HOŞGELDİNİZ! BUGÜN 21 KASIM 2024, PERŞEMBE

İnandığını yaşamak

06.09.2023 00:00
Çocuklarımıza ve neslimize dini yaşantıyı öğretirken göstereceğimiz en dikkat çekici örneğimiz nasıl ve ne şekilde inandığımızdır.

Neslimize göstereceğimiz müşahhas ve mükemmel örnekler onun inancının değerini, büyüklüğünü, kırılganlığını tayin edecektir.

Akla, düşünceye, ibadetlere, ahlaka, sosyal hayata etki; ancak inancının kuvvet ve samimiyeti kadardır.

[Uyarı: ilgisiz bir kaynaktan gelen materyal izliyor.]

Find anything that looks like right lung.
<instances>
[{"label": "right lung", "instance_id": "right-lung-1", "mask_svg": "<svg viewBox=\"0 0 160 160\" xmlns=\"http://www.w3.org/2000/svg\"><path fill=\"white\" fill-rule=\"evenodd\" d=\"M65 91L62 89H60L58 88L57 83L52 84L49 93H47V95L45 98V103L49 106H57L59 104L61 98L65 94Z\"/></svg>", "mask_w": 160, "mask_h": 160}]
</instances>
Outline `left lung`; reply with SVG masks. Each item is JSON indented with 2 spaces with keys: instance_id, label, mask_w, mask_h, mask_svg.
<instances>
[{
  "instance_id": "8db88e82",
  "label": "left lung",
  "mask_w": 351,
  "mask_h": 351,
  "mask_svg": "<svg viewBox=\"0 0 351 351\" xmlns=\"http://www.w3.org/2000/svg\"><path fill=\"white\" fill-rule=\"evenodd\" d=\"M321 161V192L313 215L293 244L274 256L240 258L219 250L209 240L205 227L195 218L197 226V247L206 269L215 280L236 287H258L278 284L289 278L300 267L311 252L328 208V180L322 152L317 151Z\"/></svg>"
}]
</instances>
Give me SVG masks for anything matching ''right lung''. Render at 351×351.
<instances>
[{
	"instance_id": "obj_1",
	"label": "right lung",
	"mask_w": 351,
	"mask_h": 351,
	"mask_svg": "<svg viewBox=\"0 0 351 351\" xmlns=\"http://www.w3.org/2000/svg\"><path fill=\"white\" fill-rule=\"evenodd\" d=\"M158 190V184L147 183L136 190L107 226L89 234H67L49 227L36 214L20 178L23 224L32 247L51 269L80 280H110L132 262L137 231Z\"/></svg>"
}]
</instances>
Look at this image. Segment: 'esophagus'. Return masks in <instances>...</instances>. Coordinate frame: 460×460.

Ayet-i Kerimdeki şu manaya dikkat edelim:

''Müminler ancak, Allah anıldığı zaman yürekleri titreyen, kendilerine Allah'ın ayetleri okunduğunda imanlarını artıran ve yalnız Rabbine dayanıp güvenen kimselerdir.'' (Enfal 2)

Allah dediği zaman, emrine boyun eğmiş, yasaklarından kaçınmış, yine de acaba bir kusurum var mı diye öteye beriye şaşkınlıkla bakan adam gibi kıpır kıpır olan ve mahcup bir şekilde kulluğunun şevkini, feyzini yakalayan adam veya kadın demektir.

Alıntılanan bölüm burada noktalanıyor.